A diferencia de los intentos fallidos del pasado, esta operación, denominada «Justicia Final» por fuentes cercanas a la Casa Blanca, fue una ejecución militar directa y unilateral de los Estados Unidos.
Los detalles de la incursión
Fuentes del Pentágono, hablando bajo condición de anonimato, han comenzado a filtrar los pormenores de la misión. Se trató de una «incursión quirúrgica» llevada a cabo por operadores del Comando Conjunto de Operaciones Especiales (JSOC), presumiblemente elementos del Delta Force con apoyo aéreo cercano.
El objetivo no fue el Palacio de Miraflores, sino la residencia de seguridad dentro de Fuerte Tiuna, el principal complejo militar de Venezuela, donde Maduro solía pernoctar por temor a ataques. La operación duró menos de 45 minutos en tierra. Según los reportes preliminares, las defensas antiaéreas de fabricación rusa, que el régimen presumía impenetrables, fueron neutralizadas mediante guerra electrónica minutos antes de que los helicópteros furtivos estadounidenses tocaran suelo venezolano.
Nicolás Maduro, junto a su esposa Cilia Flores, fue asegurado sin que se reportaran bajas mortales en el equipo de extracción. Testigos incidentales describen al líder chavista visiblemente desorientado al momento de ser subido a la aeronave que lo sacó del país.

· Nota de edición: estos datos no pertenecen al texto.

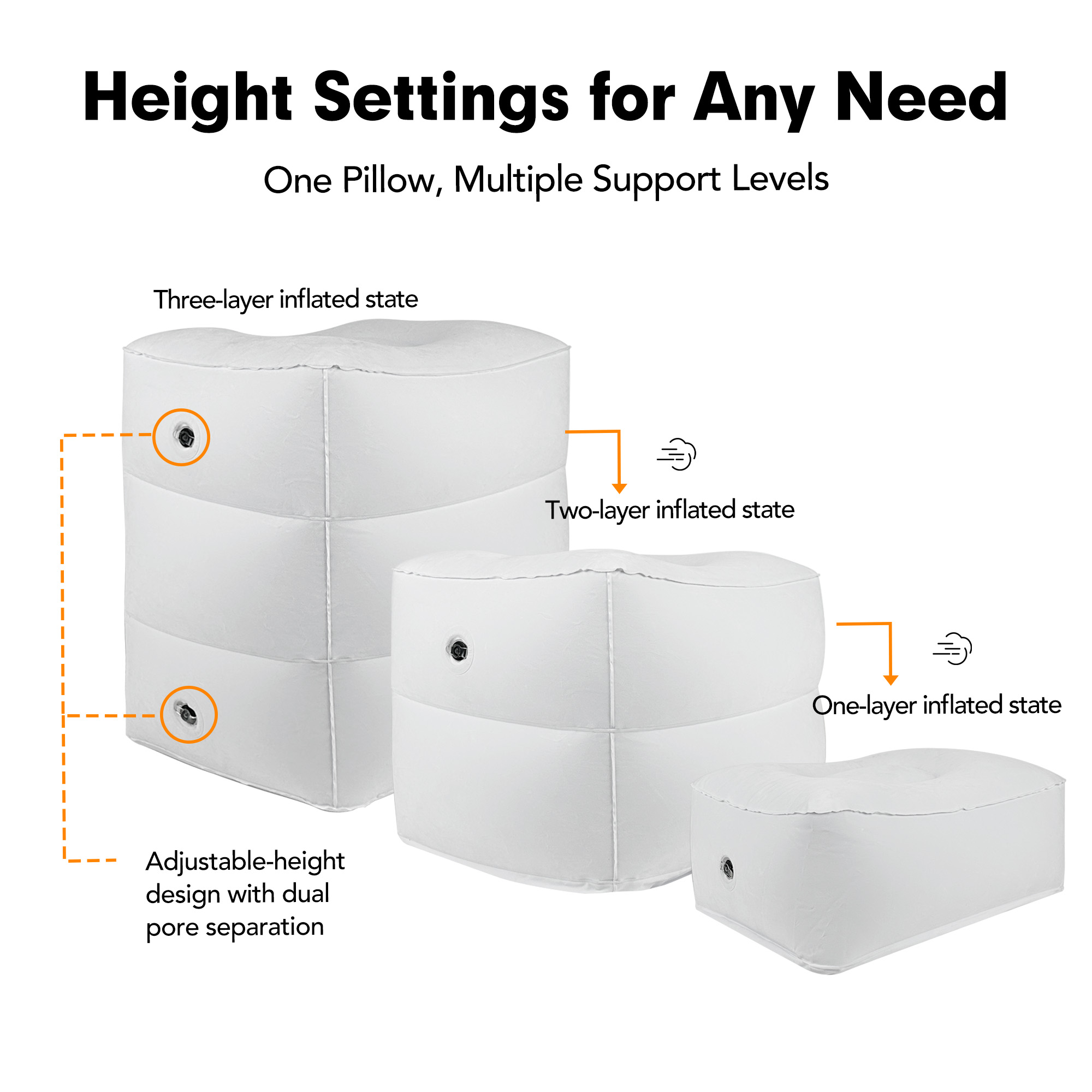 Height Settings for Any Need

One Pillow, Multiple Support Levels

Three-layer inflated state

Two-layer inflated state

One-layer inflated state

Adjustable-height design with dual pore separation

Vacío de poder y caos en Caracas
La noticia ha sumido a Venezuela en un caos institucional absoluto. El chavismo ha quedado descabezado de facto. Mientras Maduro vuela hacia territorio estadounidense para enfrentar cargos federales por narcoterrorismo (presentados originalmente en 2020), en Caracas reina la incertidumbre sobre la cadena de mando.
La cúpula militar, pilar fundamental del régimen, muestra fisuras evidentes. Aunque el Ministro de Defensa, Vladimir Padrino López, apareció en televisión estatal rodeado del Alto Mando para denunciar un «acto de guerra varde», reportes de inteligencia sugieren cuarteles acuartelados que no responden a las órdenes centrales.
Diosdado Cabello, considerado el número dos del chavismo y líder del ala más radical, ha llamado a la «movilización total de las milicias» y a la «furia bolivariana» en las calles, amenazando con una respuesta asimétrica. Sin embargo, las primeras horas tras la captura muestran una población civil temerosa y a la expectativa, más que movilizada en defensa del líder ausente.
Washington ha advertido que cualquier represalia contra ciudadanos estadounidenses o intereses aliados será respondida con «fuerza abrumadora». El destino de Venezuela pende ahora de un hilo, oscilando entre el colapso total del régimen y la posibilidad de un conflicto civil prolongado.